A three group randomized controlled trial was conducted including baseline, 16 day, and 30 day assessments conducted from March 1999 to May 2003. The sample consisted of 354 family caregivers of community dwelling hospice patients with advanced cancer. Patient/caregiver dyads were randomly divided into three groups, including a control group (n = 109) who received standard hospice care, a group (n = 109) who received standard hospice care plus three supportive visits, and a group (n = 111) who received standard care plus three visits to teach a coping skills intervention. Primary outcomes included caregiver QOL, caregiver burden due to patient symptoms, caregiver burden due to tasks, and caregiver mastery.
At the 30-day follow-up, the coping skills intervention led to significantly greater improvement in caregiver QOL (estimate = −0.16, standard error [SE] = 0.07, P = 0.03), burden of patient symptoms (estimate = 0.28, SE = 0.07, P < 0.001), and caregiving task burden (estimate = −0.01, SE = 0.01, P = 0.038) than did the other two conditions.
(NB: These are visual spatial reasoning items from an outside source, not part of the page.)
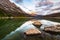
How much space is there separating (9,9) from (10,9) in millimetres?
265

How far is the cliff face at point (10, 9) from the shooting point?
25094mm

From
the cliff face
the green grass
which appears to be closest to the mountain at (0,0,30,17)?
the cliff face

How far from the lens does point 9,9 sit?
2712 cm

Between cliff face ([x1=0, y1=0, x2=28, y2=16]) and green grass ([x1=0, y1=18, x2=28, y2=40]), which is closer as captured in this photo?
green grass ([x1=0, y1=18, x2=28, y2=40])

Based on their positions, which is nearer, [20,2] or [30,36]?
[30,36]

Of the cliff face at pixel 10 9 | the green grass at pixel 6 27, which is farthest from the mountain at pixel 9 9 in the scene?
the green grass at pixel 6 27

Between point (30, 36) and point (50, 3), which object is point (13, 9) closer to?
point (50, 3)

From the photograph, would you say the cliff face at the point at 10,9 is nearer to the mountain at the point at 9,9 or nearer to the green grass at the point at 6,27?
the mountain at the point at 9,9

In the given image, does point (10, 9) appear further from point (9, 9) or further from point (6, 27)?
point (6, 27)

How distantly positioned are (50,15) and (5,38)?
17203 millimetres

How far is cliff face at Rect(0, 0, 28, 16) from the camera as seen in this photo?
25094mm

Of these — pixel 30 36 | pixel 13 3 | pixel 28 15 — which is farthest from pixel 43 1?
pixel 30 36

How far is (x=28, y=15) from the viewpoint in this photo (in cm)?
2441

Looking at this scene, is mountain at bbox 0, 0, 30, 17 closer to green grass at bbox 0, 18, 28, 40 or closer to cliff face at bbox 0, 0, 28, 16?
cliff face at bbox 0, 0, 28, 16
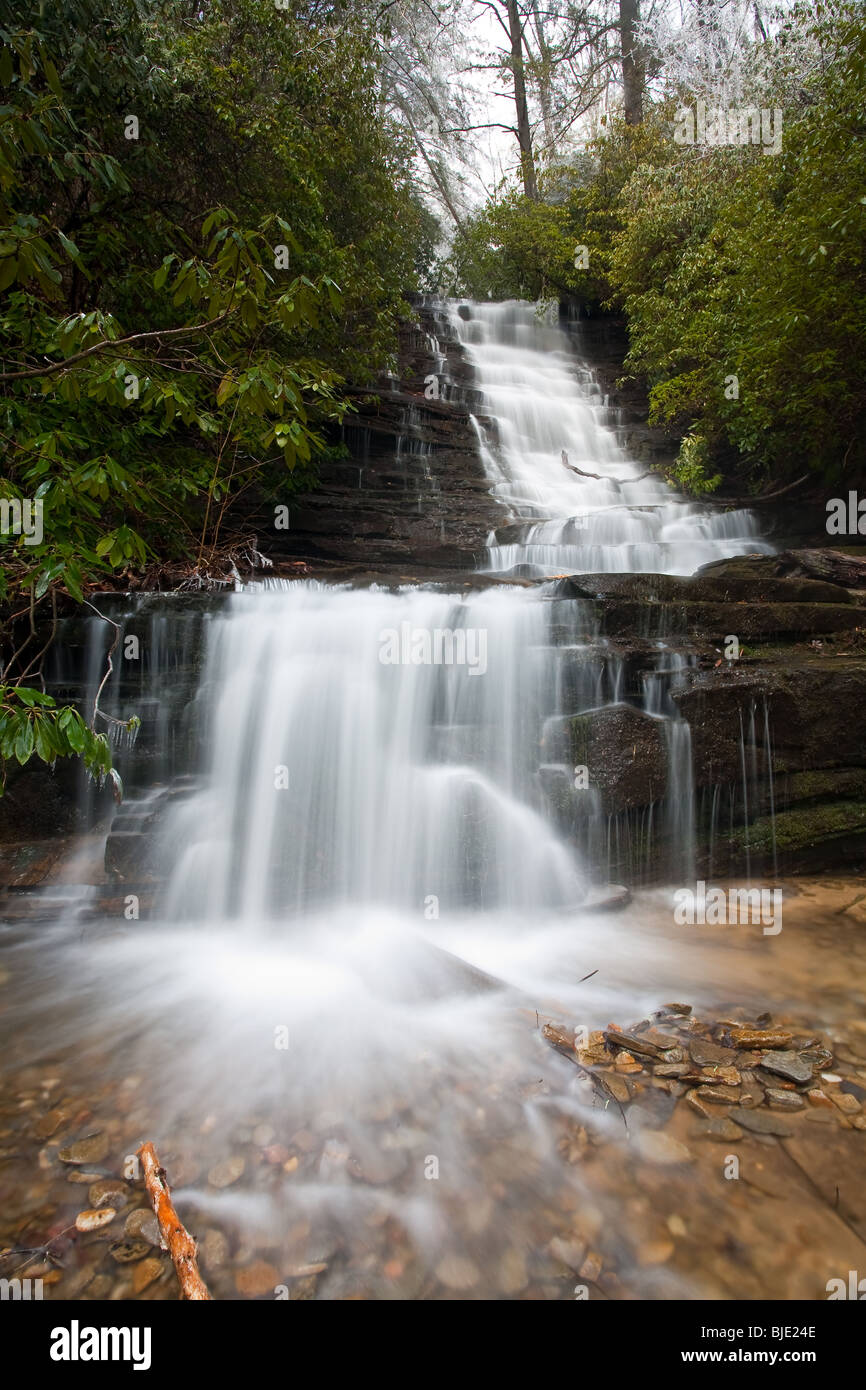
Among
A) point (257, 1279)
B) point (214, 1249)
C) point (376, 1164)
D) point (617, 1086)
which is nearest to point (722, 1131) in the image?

None of the groups showed significant change in overall caregiving mastery, caregiver mastery specific to caregiving tasks, problem-focused or emotion-focused coping.
The coping skills intervention was effective in improving caregiver QOL, reducing burden related to patients' symptoms, and caregiving tasks compared with hospice care alone or hospice plus emotional support. Structured caregiver skill-training interventions for caregivers are promising even in the difficult environment of end-of-life care and for families already receiving benefits of hospice care. Cancer 2006. © 2005 American Cancer Society.